Dvc: Support for long-running asynchronous stages

Created on 28 Aug 2019  路  14Comments  路  Source: iterative/dvc

A conversation came up on Discord about what to do when you have a stage in your pipeline that either takes a massive amount of time or needs to be run asynchronously.

For projects that involve large datasets or require a lot of compute on specialized hardware (e.g. training large neural networks on GPUs/TPUs), it's common to have infrastructure where you submit jobs to a cluster or service that will handle scheduling and provisioning resources for you. Client-side, however, these tasks will exit immediately and won't directly produce any outputs, making them difficult to integrate in a DVC pipeline.

Currently the best workaround for our case is to rework the infrastructure so that dvc repro is run on a remote machine that has the resources you need and make every stage synchronous. This might not be an option for some teams though, what should be the right solution in this case?

Thanks!!

discussion feature request p2-medium

Most helpful comment

I don't understand how @Suor comment is related to the underlying use case behind this issue. The main deal here is about streamlining dvc and remote infrastructures while @Suor comment is about concurrent processes running on the "local" machine where dvc is.
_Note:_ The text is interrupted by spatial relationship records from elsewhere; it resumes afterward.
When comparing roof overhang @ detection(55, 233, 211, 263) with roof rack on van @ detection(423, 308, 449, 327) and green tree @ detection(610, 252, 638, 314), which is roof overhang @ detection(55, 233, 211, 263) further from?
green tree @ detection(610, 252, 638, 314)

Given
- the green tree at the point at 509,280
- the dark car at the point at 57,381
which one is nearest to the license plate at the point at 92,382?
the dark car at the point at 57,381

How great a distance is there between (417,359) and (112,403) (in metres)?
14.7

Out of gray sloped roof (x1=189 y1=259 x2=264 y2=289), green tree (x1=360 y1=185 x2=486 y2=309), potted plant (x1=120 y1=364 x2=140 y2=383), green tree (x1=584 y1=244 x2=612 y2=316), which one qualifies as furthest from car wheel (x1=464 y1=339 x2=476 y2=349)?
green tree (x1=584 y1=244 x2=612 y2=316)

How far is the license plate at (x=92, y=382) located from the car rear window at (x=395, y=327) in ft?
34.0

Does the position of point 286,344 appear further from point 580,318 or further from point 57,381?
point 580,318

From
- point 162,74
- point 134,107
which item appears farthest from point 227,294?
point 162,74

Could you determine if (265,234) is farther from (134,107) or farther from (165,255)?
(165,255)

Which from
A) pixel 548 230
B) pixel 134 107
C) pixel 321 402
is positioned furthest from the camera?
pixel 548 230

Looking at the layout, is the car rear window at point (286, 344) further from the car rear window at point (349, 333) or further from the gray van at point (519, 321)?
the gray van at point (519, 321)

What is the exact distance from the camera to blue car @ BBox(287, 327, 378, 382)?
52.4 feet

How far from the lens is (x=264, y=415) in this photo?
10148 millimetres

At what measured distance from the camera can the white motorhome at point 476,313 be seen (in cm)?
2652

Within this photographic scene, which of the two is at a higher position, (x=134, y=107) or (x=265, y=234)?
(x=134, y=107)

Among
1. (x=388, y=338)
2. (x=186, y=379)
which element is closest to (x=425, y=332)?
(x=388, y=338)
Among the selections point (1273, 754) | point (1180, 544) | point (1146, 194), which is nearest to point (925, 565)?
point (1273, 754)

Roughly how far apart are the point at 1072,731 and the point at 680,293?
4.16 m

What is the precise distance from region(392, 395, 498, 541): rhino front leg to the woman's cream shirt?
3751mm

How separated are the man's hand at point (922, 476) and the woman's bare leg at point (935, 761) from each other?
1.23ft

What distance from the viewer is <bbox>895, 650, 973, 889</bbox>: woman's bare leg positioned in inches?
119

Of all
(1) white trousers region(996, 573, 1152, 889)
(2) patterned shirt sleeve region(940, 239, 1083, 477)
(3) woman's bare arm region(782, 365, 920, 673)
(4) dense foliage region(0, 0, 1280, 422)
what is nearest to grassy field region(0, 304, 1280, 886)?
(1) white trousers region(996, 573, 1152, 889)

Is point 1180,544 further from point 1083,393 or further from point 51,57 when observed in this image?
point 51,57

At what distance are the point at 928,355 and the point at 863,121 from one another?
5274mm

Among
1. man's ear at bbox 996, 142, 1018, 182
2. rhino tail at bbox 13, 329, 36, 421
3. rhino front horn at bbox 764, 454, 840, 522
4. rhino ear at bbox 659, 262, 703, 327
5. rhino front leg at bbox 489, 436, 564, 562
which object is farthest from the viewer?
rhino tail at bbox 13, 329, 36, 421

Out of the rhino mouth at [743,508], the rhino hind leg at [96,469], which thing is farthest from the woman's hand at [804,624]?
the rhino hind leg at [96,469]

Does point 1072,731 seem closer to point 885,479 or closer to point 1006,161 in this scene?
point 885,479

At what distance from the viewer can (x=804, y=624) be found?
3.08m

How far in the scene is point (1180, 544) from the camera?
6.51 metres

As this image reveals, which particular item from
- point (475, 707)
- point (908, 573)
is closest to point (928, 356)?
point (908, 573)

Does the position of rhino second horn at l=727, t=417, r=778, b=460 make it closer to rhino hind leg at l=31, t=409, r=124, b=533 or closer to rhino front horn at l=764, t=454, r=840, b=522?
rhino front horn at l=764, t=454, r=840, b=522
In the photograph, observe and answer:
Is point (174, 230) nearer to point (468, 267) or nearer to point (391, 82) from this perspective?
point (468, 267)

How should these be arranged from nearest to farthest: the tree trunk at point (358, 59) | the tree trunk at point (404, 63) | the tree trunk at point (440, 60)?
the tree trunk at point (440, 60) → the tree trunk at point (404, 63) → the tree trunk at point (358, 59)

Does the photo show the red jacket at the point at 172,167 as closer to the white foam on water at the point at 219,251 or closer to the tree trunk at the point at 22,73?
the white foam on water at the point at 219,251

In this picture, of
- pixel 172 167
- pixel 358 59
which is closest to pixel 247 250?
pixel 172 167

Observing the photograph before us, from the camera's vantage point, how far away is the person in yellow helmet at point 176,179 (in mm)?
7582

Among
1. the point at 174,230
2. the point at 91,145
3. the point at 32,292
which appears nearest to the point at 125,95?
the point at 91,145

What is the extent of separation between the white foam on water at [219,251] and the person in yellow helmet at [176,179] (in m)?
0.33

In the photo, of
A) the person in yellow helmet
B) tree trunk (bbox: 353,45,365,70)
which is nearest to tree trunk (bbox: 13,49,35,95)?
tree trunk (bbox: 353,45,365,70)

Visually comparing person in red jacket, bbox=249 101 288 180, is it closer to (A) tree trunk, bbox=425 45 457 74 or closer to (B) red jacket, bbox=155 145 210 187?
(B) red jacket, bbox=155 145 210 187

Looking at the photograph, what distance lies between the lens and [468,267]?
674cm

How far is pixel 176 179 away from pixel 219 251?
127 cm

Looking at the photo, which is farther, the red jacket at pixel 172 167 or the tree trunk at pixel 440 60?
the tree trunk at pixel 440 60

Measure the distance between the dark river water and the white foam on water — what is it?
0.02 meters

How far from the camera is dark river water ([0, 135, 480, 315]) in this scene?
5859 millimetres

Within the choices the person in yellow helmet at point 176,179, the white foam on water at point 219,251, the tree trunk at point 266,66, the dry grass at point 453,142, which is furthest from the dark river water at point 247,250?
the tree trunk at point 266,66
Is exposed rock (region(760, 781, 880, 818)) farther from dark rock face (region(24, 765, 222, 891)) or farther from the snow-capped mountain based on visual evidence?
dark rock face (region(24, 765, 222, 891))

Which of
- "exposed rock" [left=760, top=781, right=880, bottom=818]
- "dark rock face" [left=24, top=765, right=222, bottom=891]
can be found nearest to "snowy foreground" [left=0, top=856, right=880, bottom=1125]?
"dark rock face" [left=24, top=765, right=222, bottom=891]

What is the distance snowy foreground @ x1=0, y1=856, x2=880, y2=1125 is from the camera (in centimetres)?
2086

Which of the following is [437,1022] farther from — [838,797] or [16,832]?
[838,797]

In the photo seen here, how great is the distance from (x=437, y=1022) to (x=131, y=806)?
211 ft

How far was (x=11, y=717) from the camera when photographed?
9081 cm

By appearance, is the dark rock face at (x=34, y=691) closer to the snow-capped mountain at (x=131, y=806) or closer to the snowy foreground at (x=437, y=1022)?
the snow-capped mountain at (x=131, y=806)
As far as I understand @zo7 concern (and it is also mine), the situation is that one is running dvc from a "local" machine. Assume that one of the stages in a pipeline has to be ran on a large Spark cluster, grid of GPU etc. In this setting, it is very much _not_ straightforward how to integrate such a step into the dvc pipeline.

What I'm currently doing in my projects is wrapping the stage which depends on an external resource in a script which checks every x minutes whether the stage is completed or not.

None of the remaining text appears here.